Hochdeutsch ist angesagt für Noemi Ivelj. Nicht nur an den Pressekonferenzen des Nationalteams, sondern ab der kommenden Saison auch im Klub. Die junge Mittelfeldspielerin geht nach acht Jahren bei den Grasshoppers den so oft zitierten nächsten Schritt auf der Karriereleiter und läuft künftig für die Eintracht aus Frankfurt auf.
«Die Bundesliga war schon immer ein Traum von mir. Der Spielstil der Eintracht passt perfekt zu meinem», sagt Ivelj. Der Klub aus Hessen habe sie vom ersten Gespräch an überzeugt. Bestärkt in ihrem Entscheid wurde die Zürcherin von ihren Nationalmannschaftskolleginnen Nadine Riesen und Géraldine Reuteler, die beide ebenfalls bei der Eintracht unter Vertrag stehen. Allzu viele Worte will Ivelj aber nicht über ihren neuen Klub verlieren. «Der Fokus liegt nicht in der Zukunft, sondern in der Gegenwart», sagt sie. Sprich: auf der EM.
Für die erst 18-Jährige ist die Europameisterschaft im eigenen Land das erste grosse Turnier. Erst zehn Länderspiele hat sie bestritten, dabei jedoch meist überzeugt, sodass sie nicht um ihren Platz im 23er-Kader von Nationaltrainerin Pia Sundhage bangen muss. «Ich spüre das Vertrauen der Trainerin und bin sehr dankbar dafür. Es gibt mir noch mehr Sicherheit und Selbstvertrauen.»
++++++++++
■ **ERFORDERLICHE AUFGABEN**:
1) Fassen Sie den Text über Noemi Ivelj in zwei Sätzen zusammen.
2) Geben Sie den Abschnitt des Textes über Noemi Ivelj von „Hochdeutsch ist angesagt“ bis „auf der EM.“ wortgetreu wieder.
Die nachstehenden Zeilen stammen aus einer anderen Quelle.

■ **ERFASSTE DATEN**:
++++++++++
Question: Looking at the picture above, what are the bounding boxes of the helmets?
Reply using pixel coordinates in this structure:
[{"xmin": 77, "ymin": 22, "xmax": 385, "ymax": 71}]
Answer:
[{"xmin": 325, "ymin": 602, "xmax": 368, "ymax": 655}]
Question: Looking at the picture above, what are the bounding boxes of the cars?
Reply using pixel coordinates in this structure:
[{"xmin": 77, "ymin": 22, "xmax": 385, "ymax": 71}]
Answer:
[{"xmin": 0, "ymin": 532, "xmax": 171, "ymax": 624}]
++++++++++
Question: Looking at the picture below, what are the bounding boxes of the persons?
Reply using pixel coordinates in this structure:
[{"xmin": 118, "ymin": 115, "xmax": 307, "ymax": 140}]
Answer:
++++++++++
■ **ÜBERSICHT DER LÖSUNGEN**:
1) Noemi Ivelj wechselt nach acht Jahren bei den Grasshoppers ab der kommenden Saison zu Eintracht Frankfurt, bestärkt von ihren Nationalmannschaftskolleginnen Nadine Riesen und Géraldine Reuteler. Ihr Fokus liegt jedoch auf der Europameisterschaft im eigenen Land, ihrem ersten großen Turnier, bei dem die 18-Jährige nach zehn Länderspielen nicht um ihren Platz im Kader von Nationaltrainerin Pia Sundhage bangen muss.

2)
Hochdeutsch ist angesagt für Noemi Ivelj. Nicht nur an den Pressekonferenzen des Nationalteams, sondern ab der kommenden Saison auch im Klub. Die junge Mittelfeldspielerin geht nach acht Jahren bei den Grasshoppers den so oft zitierten nächsten Schritt auf der Karriereleiter und läuft künftig für die Eintracht aus Frankfurt auf.
«Die Bundesliga war schon immer ein Traum von mir. Der Spielstil der Eintracht passt perfekt zu meinem», sagt Ivelj. Der Klub aus Hessen habe sie vom ersten Gespräch an überzeugt. Bestärkt in ihrem Entscheid wurde die Zürcherin von ihren Nationalmannschaftskolleginnen Nadine Riesen und Géraldine Reuteler, die beide ebenfalls bei der Eintracht unter Vertrag stehen. Allzu viele Worte will Ivelj aber nicht über ihren neuen Klub verlieren. «Der Fokus liegt nicht in der Zukunft, sondern in der Gegenwart», sagt sie. Sprich: auf der EM.